Typically, about a quarter of United’s flights arrive 10 or more minutes early, meaning they can make up a slight departure delay in transit. The new software examines flights in this group and coordinates the data with United’s connecting passenger roster as a way to decide which departures can be allowed to slip. United’s operations center then identifies the flights to hold and alerts gate agents.

The testing has saved thousands of connecting passengers from missing a flight, Kirby said. The new system’s flight holds are likely to have “minimal impact on performance as the flights are expected to arrive on time, even with the hold,” United spokeswoman Erin Benson said. United will expand the automation to other large airports later this year, and eventually use it on all of its flights, mainline and regional, worldwide.

Punctual departures have become far more critical as U.S. airlines work to boost their schedule reliability, an attribute that such carriers as Delta Air Lines Inc. and Spirit Airlines Inc. have increasingly touted as a way to win customers. Industrywide, 79.1 percent of U.S. airline flights arrived on time last year through November, the latest month for which federal statistics are available.

The world’s largest carrier, American Airlines Group Inc., has focused zealously on its D-0 performance after struggling with delayed flights for more than a year.

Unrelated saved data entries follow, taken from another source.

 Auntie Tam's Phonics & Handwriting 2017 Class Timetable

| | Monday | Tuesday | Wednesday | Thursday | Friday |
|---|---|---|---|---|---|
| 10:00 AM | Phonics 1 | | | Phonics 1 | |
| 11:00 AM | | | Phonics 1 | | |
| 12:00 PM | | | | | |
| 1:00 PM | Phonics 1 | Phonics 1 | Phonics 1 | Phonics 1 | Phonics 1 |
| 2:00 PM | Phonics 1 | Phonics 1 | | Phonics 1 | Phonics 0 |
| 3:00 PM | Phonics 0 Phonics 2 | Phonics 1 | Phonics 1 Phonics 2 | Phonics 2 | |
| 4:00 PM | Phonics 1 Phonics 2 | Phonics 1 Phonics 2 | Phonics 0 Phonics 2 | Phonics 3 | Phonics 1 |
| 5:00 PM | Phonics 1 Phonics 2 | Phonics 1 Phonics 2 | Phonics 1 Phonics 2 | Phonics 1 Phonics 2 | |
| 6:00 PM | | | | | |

The company, which ranked seventh of 10 carriers for on-time flying last year (77.3 percent) has set a D-0 target of 69.7 percent for 2019. Delays of several minutes for one flight can ripple through the hub-and-spoke carrier’s system, jeopardizing connecting operations later in the day, said Ross Feinstein, an American spokesman.

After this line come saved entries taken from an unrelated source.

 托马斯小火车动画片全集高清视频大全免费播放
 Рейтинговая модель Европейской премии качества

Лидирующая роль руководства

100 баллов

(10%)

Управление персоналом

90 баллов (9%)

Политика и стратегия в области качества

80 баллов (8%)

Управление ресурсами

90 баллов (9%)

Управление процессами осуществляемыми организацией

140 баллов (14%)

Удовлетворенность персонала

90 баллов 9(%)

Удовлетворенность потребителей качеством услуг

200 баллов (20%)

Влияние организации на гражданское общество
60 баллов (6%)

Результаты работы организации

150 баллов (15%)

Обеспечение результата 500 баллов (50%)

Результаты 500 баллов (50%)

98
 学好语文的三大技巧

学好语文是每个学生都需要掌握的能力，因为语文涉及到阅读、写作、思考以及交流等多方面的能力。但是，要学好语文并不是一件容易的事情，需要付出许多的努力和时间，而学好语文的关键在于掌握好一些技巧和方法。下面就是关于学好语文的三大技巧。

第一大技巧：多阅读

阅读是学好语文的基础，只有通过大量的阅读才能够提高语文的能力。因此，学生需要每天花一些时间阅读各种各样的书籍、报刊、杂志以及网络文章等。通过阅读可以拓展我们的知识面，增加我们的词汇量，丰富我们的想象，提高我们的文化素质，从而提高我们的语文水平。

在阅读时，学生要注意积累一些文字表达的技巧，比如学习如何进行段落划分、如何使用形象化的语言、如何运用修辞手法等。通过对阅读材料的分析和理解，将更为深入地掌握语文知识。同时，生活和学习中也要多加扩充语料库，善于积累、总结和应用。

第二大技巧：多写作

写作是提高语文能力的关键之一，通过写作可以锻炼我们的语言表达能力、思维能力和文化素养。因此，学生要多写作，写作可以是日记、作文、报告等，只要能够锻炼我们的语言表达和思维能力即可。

Some American pilots and gate agents have complained that the airline’s push to improve its D-0 rate has left passengers standing at gates and, in some cases, bags belonging to those who made it aboard not loaded onto an aircraft.

“One minute late off the gate being a failure is a setup for a pressure cooker that does not serve our passengers well,” said Dennis Tajer, an American captain and spokesman for the airline’s pilots union. “We’ve seen it before, where we left passengers behind at the gate just to get off the gate on time.”

Feinstein said those left at gates are usually American employees who are flying for free.

Chicago-based United, which was in sixth place through November (77.9 percent), has made better on-time flight performance a crucial aspect of its effort to lure back customers lost during its rocky merger with Continental.